*BRIEF*.
Whenever a picture appears in the records, exclude it, and transcribe everything else exactly.

START EXTRACTED INFORMATION

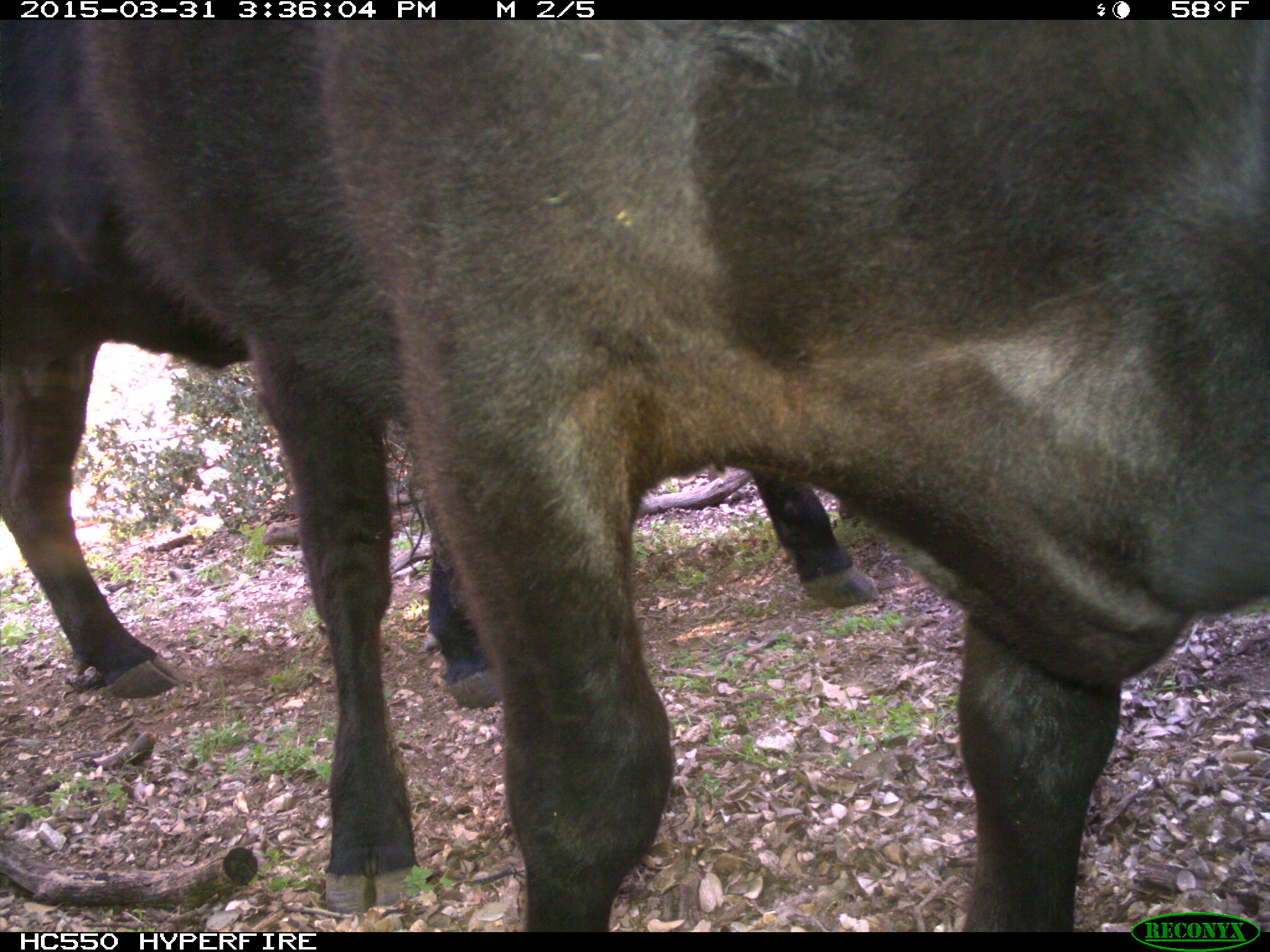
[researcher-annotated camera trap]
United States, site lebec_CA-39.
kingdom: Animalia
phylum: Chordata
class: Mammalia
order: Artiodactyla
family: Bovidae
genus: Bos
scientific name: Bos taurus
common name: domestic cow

END EXTRACTED INFORMATION

*SOLUTION TO THE EXERCISE*.
[researcher-annotated camera trap]
United States, site lebec_CA-39.
kingdom: Animalia
phylum: Chordata
class: Mammalia
order: Artiodactyla
family: Bovidae
genus: Bos
scientific name: Bos taurus
common name: domestic cow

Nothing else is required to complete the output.